Alternative——-> CoUntry

 

The best songs, the thinking goes, are the ones written from real-life experiences, but those experiences sometimes exact a heavy toll.

Josh Smith, the singer and songwriter for Handsome and the Humbles, knows that all too well. “Alt-Country,” the new album by the Knoxville-based Americana outfit, is built on a foundation of loss that knocked the gregarious and affable frontman to his knees … but in so doing, gifted him with a record that smolders like the orange coals of a once mighty conflagration.

“None of these songs are really about my dad, but the sadness I experienced from his death, as well as the loss of my marriage, is pretty much the foundation of this album,” Smith says.

It’s a profoundly intimate affair, evolving from the skeletal framework of scribbled lyrics in the dead of night and rudimentary chords on an acoustic guitar.
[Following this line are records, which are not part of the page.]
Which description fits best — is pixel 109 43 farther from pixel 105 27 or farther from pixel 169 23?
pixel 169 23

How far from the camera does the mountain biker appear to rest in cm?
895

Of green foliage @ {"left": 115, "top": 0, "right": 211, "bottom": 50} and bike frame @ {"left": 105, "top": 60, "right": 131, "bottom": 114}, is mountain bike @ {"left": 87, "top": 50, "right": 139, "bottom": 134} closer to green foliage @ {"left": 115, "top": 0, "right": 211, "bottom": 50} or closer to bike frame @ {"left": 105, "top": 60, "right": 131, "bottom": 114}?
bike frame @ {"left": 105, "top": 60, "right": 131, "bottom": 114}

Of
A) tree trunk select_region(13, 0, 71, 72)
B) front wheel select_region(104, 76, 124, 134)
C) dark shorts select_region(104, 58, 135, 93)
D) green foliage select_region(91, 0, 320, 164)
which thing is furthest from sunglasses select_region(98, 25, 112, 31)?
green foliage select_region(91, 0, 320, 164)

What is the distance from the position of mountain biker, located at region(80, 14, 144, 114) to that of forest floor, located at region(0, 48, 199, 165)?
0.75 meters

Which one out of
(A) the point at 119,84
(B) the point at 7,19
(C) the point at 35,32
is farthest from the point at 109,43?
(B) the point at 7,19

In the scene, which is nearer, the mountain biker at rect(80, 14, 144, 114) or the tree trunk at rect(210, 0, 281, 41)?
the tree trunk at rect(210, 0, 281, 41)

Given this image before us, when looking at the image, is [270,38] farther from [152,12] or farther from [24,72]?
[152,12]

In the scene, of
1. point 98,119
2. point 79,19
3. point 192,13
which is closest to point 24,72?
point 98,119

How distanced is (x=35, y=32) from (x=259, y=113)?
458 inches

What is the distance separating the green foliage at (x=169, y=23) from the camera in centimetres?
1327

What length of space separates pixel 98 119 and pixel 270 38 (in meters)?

Upon those bones, Smith and guitarist Josh Hutson began to bring the record to life in Hutson’s garage (affectionately nicknamed “The Ding Don Den”) using an iPhone interface to record everything but drum tracks on three songs.

“I’d lay down an acoustic track, he’d do electric, then I’d do bass and vocals, and we’d go back and do background vocals,” Smith says. “They started sounding better than we anticipated, so we just decided that since it’s so hard to get everyone together, we’d just release what we have.”

Along the way, they migrated to professional studios and recording spaces, adding band members (guitarist Marcus Balanky, former-and-sometimes-fill-in drummer Lauryl Brisson) and friends (drummer Kris “Tugboat” Killingsworth, organist Matt Coker) to sculpt the tracks into a fully realized new record.

The finished creation is both warm and familiar and a startling departure, made evident by the opening track “Be Around.” Ruminations on friendships during those dark times buoyed his spirits and inspired the shimmering ambiance that owes as much to the Flaming Lips as it does to any alt-country touchstones to which Handsome and the Humbles compare.

And yet those touchstones remain … polished in ways that are a direct result of the musical intimacy shared between friends who first shared a stage together as teenagers. On “Now I Know,” Hutson plays a guitar-slinging foil every bit as adept as Nels Cline to Smith’s Jeff Tweedy, stomping through a swirling maelstrom of regret over the end of the latter’s marriage: “When everything means so much, nothing means anything,” he sings, bone-tired weariness hanging on every syllable, regret tinging every chord.

That regret lingers on “Nice Things” – “you’d think by now I’d be better than this” are the words of a man still coming to terms with a profoundly life-changing experience, and once again Hutson’s fretwork serves as Smith’s North Star through the foggy remnants of remorse.

Here’s the thing about “Alt-Country,” though: Smith’s stories might burn like straight whiskey, but the music is the sweet fire of bliss that follows. Whether it’s Brisson on sticks giving “Fades Away” a “D’yer Mak’er”-style groove or Coker coaxing “Exile”-era Stones juju on a song like “You Walked Away,” there’s joy to be found in this collection, if for nothing else than the simple fact that pain fades and the sun always rises.

Light, Smith has learned over time, is always on the horizon, somewhere in the distance, guiding a path through the darkness. That’s a theme that Handsome and the Humbles have championed since the band came together around an EP titled “Hallelujah, Alright,” the capstone of which, “Knoxville Lights,” was a shambling rock ‘n’ roll homage to the cityscape as seen from a weary traveler crossing the mountains. Two full-length records followed — “Have Mercy” and “We’re All the Same,” along with another EP (“400 Cigarettes”) a couple of years ago. 

“Alt-Country” is a continuation of the band’s journey to places “both frightening and stunning,” as Smith croons on the new record’s final track, “Returning to You.” And as that song fades, he assures us: “When I’m alone, my heart keeps returning to you.”

It seems natural to assume he’s talking about the loved ones he’s lost along the way, but there are greater forces at work here, made evident in the beauty carved from the granite face of pain:

He’s returning to the light, and the fans and bandmates and opportunities that music has always provided, and we are all the better for it.